Likewise the Spirit also helps in our weaknesses. For we do not know what we should pray for as we ought, but the Spirit Himself [or Herself] makes intercession for us with groanings which cannot be uttered (Rom 8:26).
It is evident from these verses that birth pangs, groans, and cries are something the Holy Spirit experiences, since those who have the firstfruits of the Spirit “groan and labor” as the Spirit eagerly awaits the final redemption—the redemption of our bodies. In fact “birthing” has become the term given to those intense times of prayer—times when the Holy Spirit places a great burden in someone (usually felt in the stomach area). This burden can only come out through petitions, cries, and groanings. It seems then, all this crying and groaning has to do with emotional pain mixed with the hope and eager expectation of birth:
A woman, when she is in labor, has sorrow because her hour has come; but as soon as she has given birth to the child, she no longer remembers the anguish, for joy that a human being has been born into the world. Therefore you now have sorrow; but I will see you again and your heart will rejoice, and your joy no one will take from you (Jn. 16:21-22).
The Holy Spirit groans, travails, and cries for the will of God to manifest on earth. These are not cries and groans of hopelessness and physical pain, but rather eager expectation of birth … something is coming and it can’t be stopped! When we as females undergo the natural birthing process, patience becomes a difficult virtue as we wait eagerly for the manifestation of new life; then suddenly pain stings us and we know it’s time; when we’re in deep travail the pain is so intense it feels like we could quite possibly die. The fact is, birth would be a completely horrible experience were it not for that eager expectation of what is about to manifest, the awaiting joy of new life. Because of this, the moans, the groans, and the tears—they are all done with great, eager expectation. In fact, one of the Holy Spirit’s many Biblical names is “the Spirit of life.” Why? Because this is part of woman’s purpose: to bring forth new life and new beginnings.
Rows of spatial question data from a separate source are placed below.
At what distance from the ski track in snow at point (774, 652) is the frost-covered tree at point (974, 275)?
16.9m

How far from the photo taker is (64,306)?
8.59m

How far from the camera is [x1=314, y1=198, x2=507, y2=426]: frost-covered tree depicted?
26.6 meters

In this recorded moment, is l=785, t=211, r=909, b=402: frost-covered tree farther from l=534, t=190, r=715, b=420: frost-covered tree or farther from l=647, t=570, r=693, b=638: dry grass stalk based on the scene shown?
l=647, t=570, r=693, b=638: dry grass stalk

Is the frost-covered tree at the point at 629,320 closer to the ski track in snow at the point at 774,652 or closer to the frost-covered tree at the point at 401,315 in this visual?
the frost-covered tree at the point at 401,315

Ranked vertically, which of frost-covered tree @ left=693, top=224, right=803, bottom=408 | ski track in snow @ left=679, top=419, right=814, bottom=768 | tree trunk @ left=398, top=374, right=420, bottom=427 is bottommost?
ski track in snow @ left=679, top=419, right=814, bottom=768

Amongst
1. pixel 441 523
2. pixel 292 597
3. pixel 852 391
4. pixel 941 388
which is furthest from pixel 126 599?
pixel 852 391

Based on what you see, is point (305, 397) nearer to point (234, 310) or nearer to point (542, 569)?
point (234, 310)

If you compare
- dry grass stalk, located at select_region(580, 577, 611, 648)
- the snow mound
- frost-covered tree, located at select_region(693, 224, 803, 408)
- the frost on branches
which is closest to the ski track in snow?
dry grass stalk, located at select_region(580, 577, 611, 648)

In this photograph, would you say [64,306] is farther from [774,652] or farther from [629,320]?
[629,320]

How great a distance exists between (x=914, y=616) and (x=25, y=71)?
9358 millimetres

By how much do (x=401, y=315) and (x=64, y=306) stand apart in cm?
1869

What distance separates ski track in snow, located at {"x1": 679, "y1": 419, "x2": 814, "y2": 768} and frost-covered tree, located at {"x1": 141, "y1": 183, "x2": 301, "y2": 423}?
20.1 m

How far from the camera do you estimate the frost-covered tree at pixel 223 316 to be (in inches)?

She is the Mother of those who hold the testimony of Jesus
The woman in Revelation 12 is obviously the mother of Jesus, but Revelation 12:17 tells us the dragon made war with the rest of her offspring. So it seems this woman is not just the mother of Jesus. She is also the mother of many others. Therefore, the next question we should be asking is the same question Nicodemus asked Jesus: “Can one enter a second time into the mother’s womb and be born?” (Yes, Nicodemus, yes one can!)
Now there was a Pharisee named Nicodemus, a leader of the Jews. He came to Jesus by night and said to him, “Rabbi, we know that you are a teacher who has come from God; for no one can do these signs that you do apart from the presence of God.” Jesus answered him, “Very truly, I tell you, no one can see the kingdom of God without being born from above.” Nicodemus said to him, “How can anyone be born after having grown old? Can one enter a second time into the mother’s womb and be born?” Jesus answered, “Very truly, I tell you, no one can enter the kingdom of God without being born of water and Spirit. What is born of the flesh is flesh, and what is born of the Spirit is spirit. Do not be astonished that I said to you, ‘You must be born from above.’ The wind blows where it chooses, and you hear the sound of it, but you do not know where it comes from or where it goes. So it is with everyone who is born of the Spirit.”(Jn 3:1–8).
The Holy Spirit is the one who gives us spiritual birth–through her we receive eternal life. This is why she is the mother to those who “hold the testimony of Jesus:
Those who believe in the Son of God have the testimony in their hearts…. And this is the testimony: God gave us eternal life, and this life is in his Son (NRS 1 Jn 5:10–11).
Therefore, if you believe in Jesus then you hold the testimony of eternal life in your hearts–you too have a Mother. You are not motherless. Your spiritual mother is the Holy Spirit.
*I have used the New Kings James Version unless otherwise noted.